▸ **Instructions**
1. Please rewrite the uBlas mailing-list post from "On 05/28/2013 10:59" through "for a response.", using "LU Decomposition" in place of "QR Decomposition".
2. Extend the uBlas mailing-list post past its last line.

▸ **Text**
Boost logo

Ublas :

Subject: Re: [ublas] Matrix decompositions.
From: Nasos Iliopoulos (nasos_i_at_[hidden])
Date: 2013-05-28 11:41:18


Yes,
additionally with the boost transition to github we are planning to make
contributing to uBlas much easier. We would like though to stress
quality and find a way to define performance requirements
specifications. When the github repo (a fork of boostorg/ublas) is ready
(I hope I can have it ready this weekend) we will include instructions
on how to work with pull requests (to submit an algorithm or a small
bugfix for example), or in cases where larger involvement is required
maybe give access to the ublas development repo to ppl that want to
contribute.

-Nasos

On 05/28/2013 10:59 AM, Salman Javaid wrote:
> Are there any plans to integrate Karl's QR Decomposition
> implementation into Boost.uBLAS? I will be grateful for a response.

▸ **Dataset**
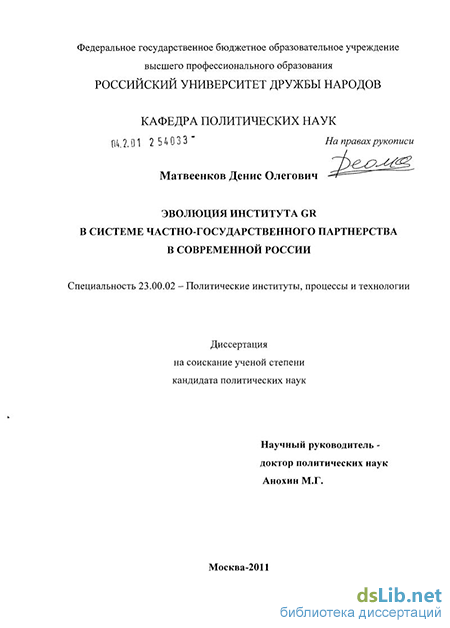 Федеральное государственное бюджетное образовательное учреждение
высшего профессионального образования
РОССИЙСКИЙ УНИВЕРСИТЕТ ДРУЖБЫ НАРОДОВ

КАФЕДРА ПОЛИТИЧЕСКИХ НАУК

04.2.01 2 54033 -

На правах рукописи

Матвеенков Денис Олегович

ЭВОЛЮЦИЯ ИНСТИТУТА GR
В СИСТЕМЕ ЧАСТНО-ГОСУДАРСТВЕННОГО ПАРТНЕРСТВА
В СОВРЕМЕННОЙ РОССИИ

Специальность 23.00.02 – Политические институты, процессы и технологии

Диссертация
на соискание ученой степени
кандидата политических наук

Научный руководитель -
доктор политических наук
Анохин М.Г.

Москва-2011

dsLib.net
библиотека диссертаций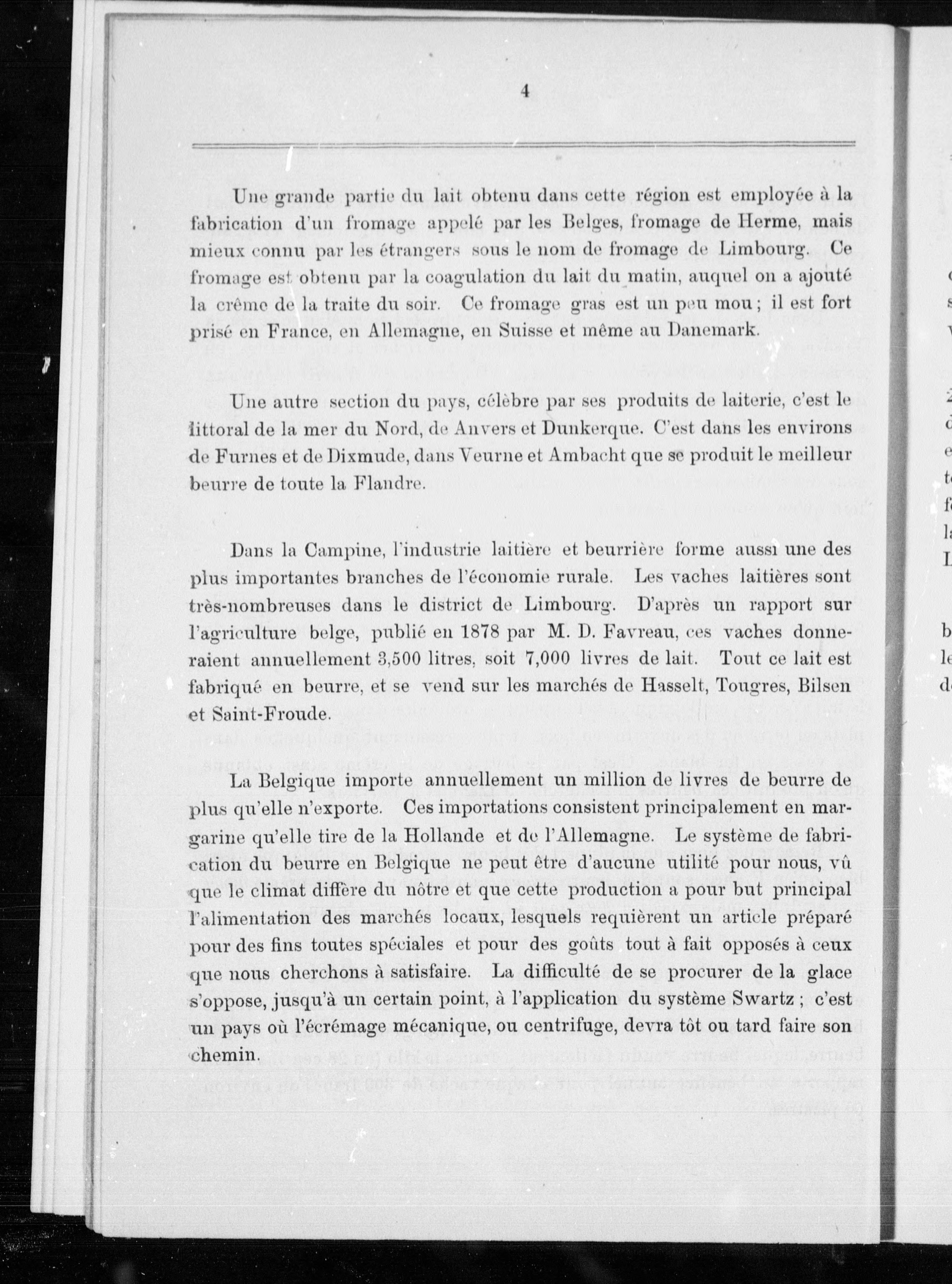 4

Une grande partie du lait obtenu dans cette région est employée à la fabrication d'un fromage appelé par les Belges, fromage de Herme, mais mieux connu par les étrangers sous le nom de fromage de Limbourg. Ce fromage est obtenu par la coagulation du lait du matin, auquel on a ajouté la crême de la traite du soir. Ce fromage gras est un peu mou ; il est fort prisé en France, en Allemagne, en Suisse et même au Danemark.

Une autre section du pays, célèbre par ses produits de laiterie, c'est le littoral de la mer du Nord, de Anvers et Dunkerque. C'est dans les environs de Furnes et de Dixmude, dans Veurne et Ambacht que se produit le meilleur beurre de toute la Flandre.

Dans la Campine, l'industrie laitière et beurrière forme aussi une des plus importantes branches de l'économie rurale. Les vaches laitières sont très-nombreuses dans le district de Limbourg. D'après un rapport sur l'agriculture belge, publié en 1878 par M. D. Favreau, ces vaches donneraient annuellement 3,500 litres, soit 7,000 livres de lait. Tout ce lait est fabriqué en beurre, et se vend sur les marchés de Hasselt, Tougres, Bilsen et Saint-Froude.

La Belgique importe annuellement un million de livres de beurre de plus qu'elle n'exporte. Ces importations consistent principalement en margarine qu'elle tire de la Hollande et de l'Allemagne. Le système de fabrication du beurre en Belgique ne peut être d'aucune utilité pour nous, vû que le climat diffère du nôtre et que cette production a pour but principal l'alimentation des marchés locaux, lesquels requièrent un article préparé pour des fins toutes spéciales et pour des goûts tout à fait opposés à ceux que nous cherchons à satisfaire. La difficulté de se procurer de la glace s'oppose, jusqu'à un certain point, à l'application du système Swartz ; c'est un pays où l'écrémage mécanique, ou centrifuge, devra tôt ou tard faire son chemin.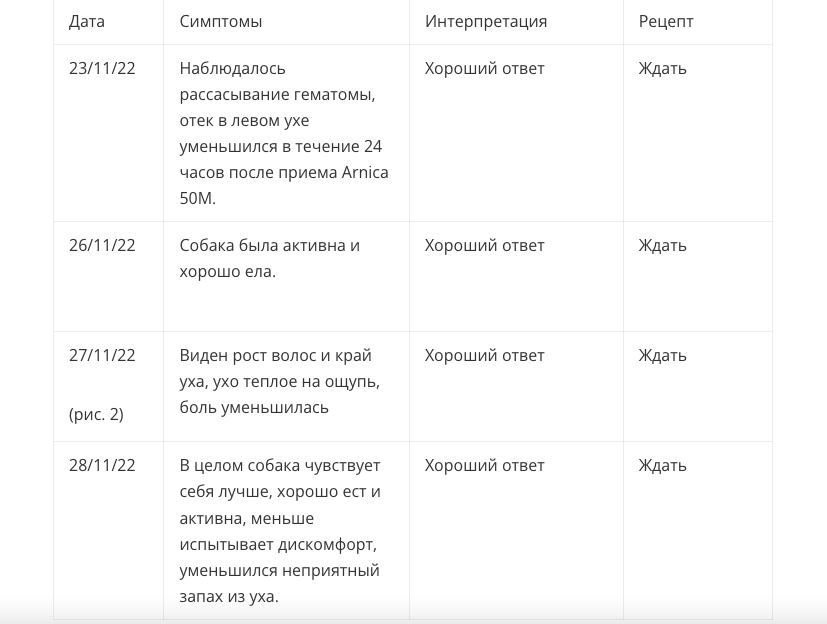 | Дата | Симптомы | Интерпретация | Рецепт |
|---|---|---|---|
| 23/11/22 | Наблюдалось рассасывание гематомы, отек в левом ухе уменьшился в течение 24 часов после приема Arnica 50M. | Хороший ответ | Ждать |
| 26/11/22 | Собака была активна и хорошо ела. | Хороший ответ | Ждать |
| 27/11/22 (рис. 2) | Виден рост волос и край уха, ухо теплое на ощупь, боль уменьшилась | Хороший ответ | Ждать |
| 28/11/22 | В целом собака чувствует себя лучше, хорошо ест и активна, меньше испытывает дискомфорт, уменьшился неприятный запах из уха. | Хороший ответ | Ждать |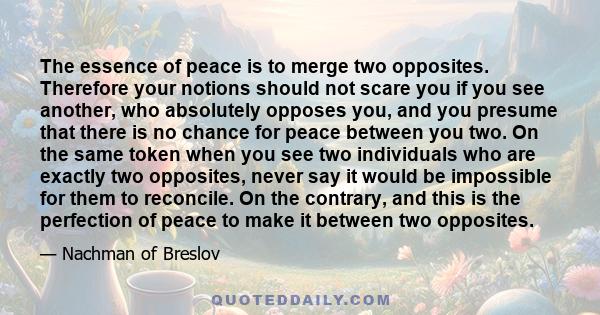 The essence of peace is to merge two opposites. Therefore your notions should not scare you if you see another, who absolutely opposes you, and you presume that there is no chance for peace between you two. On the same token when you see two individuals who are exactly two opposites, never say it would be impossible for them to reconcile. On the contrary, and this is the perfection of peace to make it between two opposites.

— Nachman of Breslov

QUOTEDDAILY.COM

▸ **Expected outputs**
1.
On 05/28/2013 10:59 AM, Salman Javaid wrote:
> Are there any plans to integrate Karl's LU Decomposition
> implementation into Boost.uBLAS? I will be grateful for a response.

2.
>
>
>
> Best Regards,
> Salman Javaid
>
>
> On Thu, May 16, 2013 at 7:06 AM, Karl Rupp <rupp_at_[hidden]
> <mailto:rupp_at_[hidden]>> wrote:
>
> Hi guys,
>
> I have a working implementation of QR for uBLAS in ViennaCL for
> about a year already:
>
> https://github.com/viennacl/viennacl-dev/blob/master/viennacl/linalg/qr.hpp
>
> Feel free to copy&paste and relicense as needed, I agree to
> whatever is necessary to integrate into uBLAS if of interest.
>
> There is a bit of duplication for the ViennaCL types (requiring
> host<->GPU transfers) and the uBLAS types (operating in main RAM),
> yet it gives an idea how things can be implemented. It can
> certainly be improved here and there (more details on request),
> yet it addresses most of the points raised by Oswin. And it's
> faster than a standard LAPACK for sizes above ~1k times 1k.
>
> I recommend extracting the Householder reflections into a nice
> separate interface, since this functionality will also be needed
> for other algorithms like SVD or GMRES. As a nice side effect, it
> makes the implementation for QR more compact.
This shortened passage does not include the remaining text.